A responsabilização envolve as três esferas — administrativa, civil e penal — e alcança não apenas a Samarco, mas também suas controladoras Vale e BHP Billiton, consideradas co‑responsáveis por integrarem a cadeia de comando da atividade poluidora. Em direito ambiental, especialistas destacam que empresas que exploram mineração devem manter planos de segurança, monitoramento de barragens e recuperação de áreas degradadas, sob pena de responderem de forma objetiva por danos ambientais e sociais causados por falhas nessas estruturas.
Por que a decisão sobre a MG‑129 importa hoje
Ao manter a Samarco como ré no processo sobre o vazamento de maio de 2015, o STF consolida a interpretação de que episódios anteriores ao rompimento de Fundão também devem ser apurados e responsabilizados, compondo um histórico de falhas na gestão de rejeitos da empresa.
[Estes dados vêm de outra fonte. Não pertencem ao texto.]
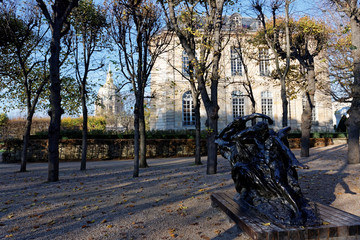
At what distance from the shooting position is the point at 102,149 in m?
18.2

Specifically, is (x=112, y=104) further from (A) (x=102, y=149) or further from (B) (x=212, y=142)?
(B) (x=212, y=142)

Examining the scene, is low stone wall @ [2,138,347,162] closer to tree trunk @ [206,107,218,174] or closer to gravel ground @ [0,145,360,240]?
gravel ground @ [0,145,360,240]

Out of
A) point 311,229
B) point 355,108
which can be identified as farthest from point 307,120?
point 311,229

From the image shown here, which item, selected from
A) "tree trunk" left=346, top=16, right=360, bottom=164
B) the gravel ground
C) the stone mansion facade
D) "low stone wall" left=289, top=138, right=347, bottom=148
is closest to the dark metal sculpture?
the gravel ground

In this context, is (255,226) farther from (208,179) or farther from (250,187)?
(208,179)

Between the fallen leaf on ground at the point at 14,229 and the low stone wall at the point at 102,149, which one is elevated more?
the low stone wall at the point at 102,149

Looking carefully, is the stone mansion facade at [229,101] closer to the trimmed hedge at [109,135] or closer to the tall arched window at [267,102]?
the tall arched window at [267,102]

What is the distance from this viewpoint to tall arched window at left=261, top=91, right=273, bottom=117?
28980 millimetres

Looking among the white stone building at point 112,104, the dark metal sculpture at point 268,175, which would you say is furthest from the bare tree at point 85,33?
the dark metal sculpture at point 268,175

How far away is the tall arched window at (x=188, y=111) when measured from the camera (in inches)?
1075

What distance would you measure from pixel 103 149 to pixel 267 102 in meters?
18.8

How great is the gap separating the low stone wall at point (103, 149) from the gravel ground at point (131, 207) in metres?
9.36

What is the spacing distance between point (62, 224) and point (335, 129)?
3177 centimetres

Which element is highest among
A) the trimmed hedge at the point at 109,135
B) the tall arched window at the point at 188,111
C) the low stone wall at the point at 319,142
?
the tall arched window at the point at 188,111
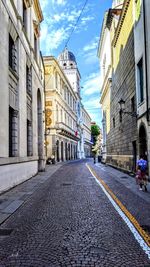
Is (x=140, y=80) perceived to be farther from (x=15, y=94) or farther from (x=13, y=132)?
(x=13, y=132)

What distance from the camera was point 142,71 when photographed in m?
17.5

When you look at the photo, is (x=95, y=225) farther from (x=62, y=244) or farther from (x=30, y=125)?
(x=30, y=125)

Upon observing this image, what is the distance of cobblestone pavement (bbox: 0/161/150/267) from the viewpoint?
15.4ft

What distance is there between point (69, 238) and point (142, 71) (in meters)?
13.2

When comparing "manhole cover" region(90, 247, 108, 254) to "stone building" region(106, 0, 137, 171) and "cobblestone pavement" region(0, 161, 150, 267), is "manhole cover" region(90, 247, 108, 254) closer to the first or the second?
"cobblestone pavement" region(0, 161, 150, 267)

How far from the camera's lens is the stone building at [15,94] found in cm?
1354

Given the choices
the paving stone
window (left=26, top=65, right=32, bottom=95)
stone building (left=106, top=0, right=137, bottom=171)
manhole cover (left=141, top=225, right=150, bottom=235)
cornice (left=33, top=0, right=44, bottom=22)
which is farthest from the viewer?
cornice (left=33, top=0, right=44, bottom=22)

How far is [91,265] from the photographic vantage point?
175 inches

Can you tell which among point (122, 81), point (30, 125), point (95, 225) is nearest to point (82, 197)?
point (95, 225)

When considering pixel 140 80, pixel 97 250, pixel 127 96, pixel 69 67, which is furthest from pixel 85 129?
pixel 97 250

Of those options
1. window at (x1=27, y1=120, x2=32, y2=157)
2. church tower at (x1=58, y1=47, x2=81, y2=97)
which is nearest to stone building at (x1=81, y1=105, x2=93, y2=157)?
church tower at (x1=58, y1=47, x2=81, y2=97)

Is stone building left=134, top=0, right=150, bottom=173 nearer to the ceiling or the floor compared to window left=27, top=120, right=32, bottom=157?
nearer to the ceiling

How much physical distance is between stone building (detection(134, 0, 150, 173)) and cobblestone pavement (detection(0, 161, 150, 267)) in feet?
24.9

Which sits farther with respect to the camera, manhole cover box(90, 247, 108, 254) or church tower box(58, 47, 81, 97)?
church tower box(58, 47, 81, 97)
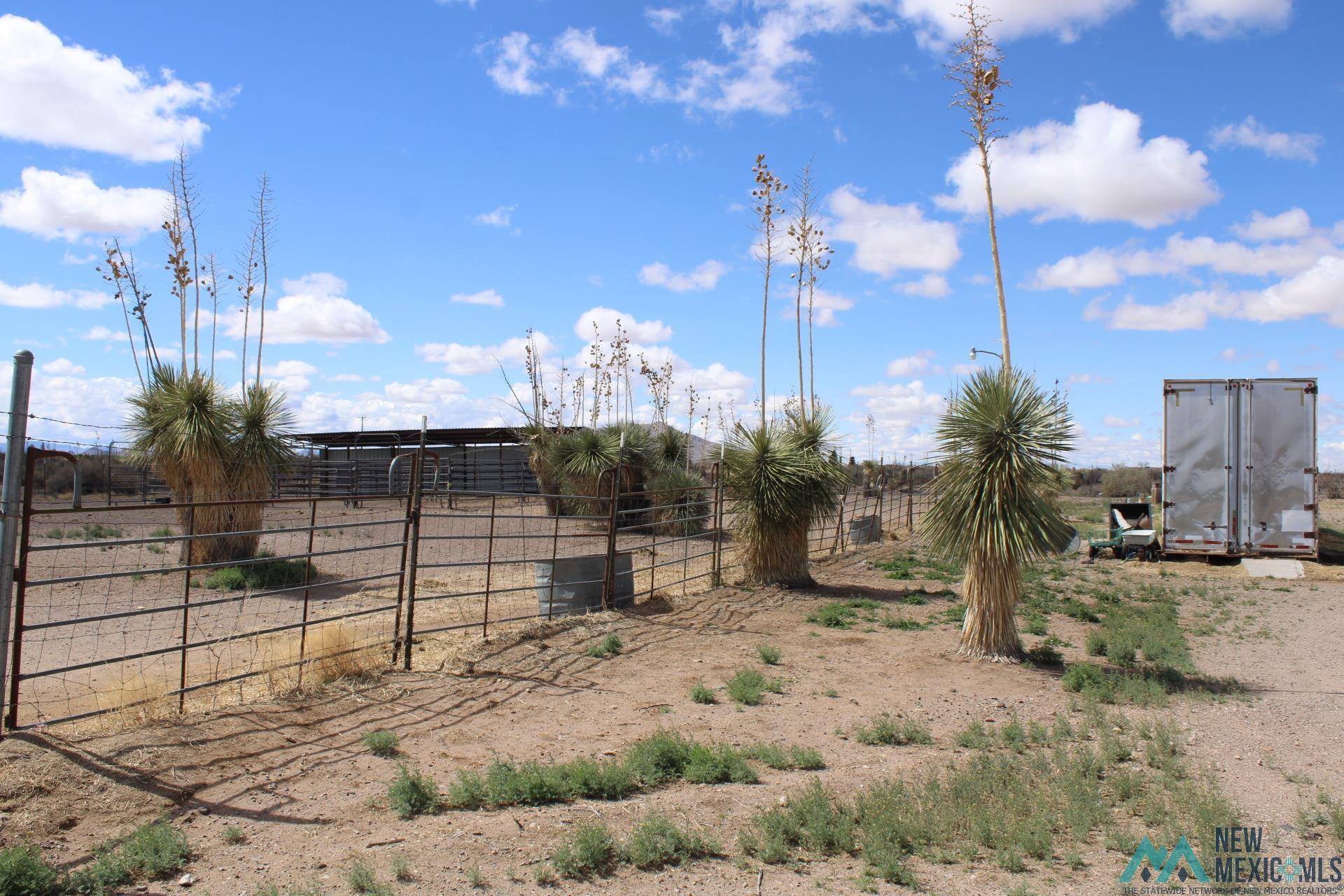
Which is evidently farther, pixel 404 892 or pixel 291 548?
pixel 291 548

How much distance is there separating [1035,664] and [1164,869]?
5235 millimetres

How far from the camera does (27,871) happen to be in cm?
404

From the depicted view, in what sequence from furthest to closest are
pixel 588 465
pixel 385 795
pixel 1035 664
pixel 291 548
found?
1. pixel 588 465
2. pixel 291 548
3. pixel 1035 664
4. pixel 385 795

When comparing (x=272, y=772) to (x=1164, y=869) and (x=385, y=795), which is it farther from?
(x=1164, y=869)

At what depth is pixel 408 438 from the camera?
3503cm

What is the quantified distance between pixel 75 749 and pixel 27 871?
6.04 ft

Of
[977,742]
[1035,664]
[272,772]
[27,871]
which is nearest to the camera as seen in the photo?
[27,871]

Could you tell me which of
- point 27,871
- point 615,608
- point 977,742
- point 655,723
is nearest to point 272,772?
point 27,871

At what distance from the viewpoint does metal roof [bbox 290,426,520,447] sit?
32219mm

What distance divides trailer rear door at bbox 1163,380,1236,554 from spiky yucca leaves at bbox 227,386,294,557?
16.2 m

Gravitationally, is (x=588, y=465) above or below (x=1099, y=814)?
above

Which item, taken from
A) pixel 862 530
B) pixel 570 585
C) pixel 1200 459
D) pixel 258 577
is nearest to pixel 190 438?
pixel 258 577

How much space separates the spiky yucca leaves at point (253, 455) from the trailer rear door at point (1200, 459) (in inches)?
639

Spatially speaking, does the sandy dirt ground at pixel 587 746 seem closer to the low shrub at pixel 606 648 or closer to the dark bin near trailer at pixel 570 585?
the low shrub at pixel 606 648
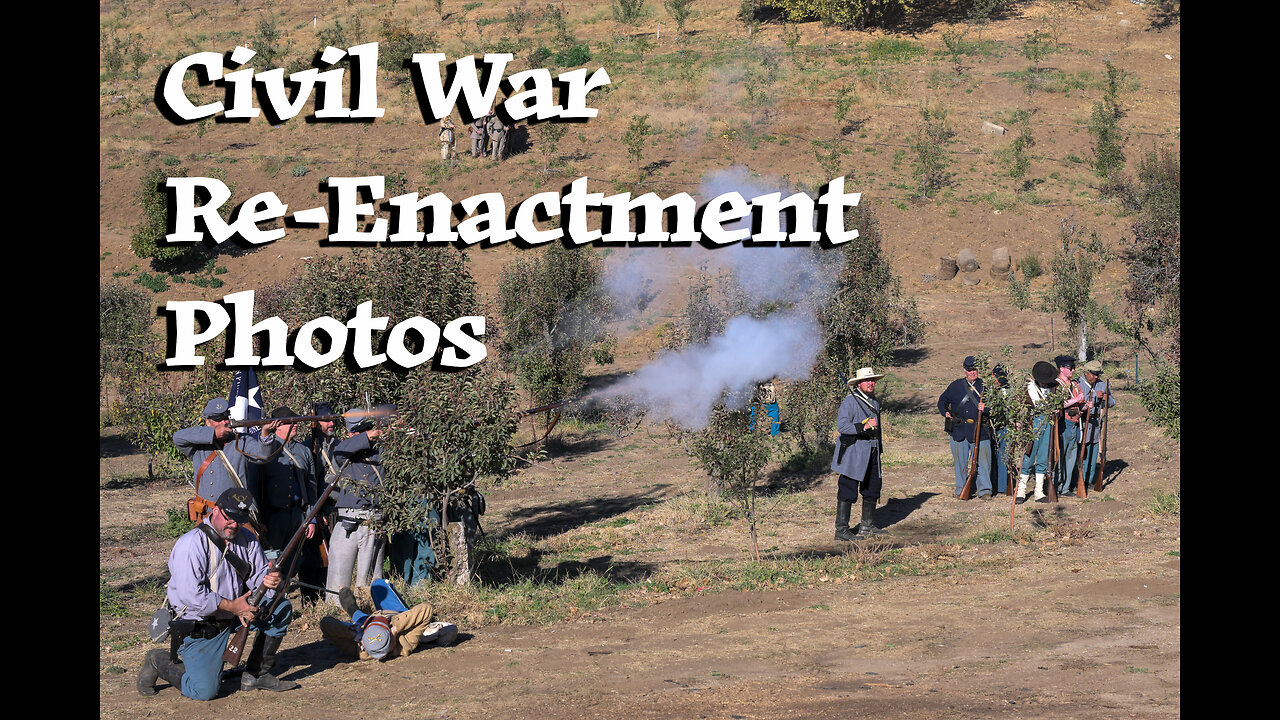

Para procuradores e especialistas, decisões desse tipo ajudam a construir um entendimento judicial mais rigoroso em relação a atividades de alto risco ambiental, como a mineração em larga escala.
A interpretação de responsabilidade ampla reforça a ideia de que eventos aparentemente “menores”, como um vazamento que atinge uma rodovia, podem servir de alerta para problemas estruturais que, não corrigidos, culminam em tragédias de grande escala como a de Mariana. Nesse contexto, a decisão de Cármen Lúcia é vista como um passo adicional na consolidação de jurisprudência que exige padrões mais estritos de segurança, prevenção e reparação por parte de grandes mineradoras em Minas Gerais e no restante do país.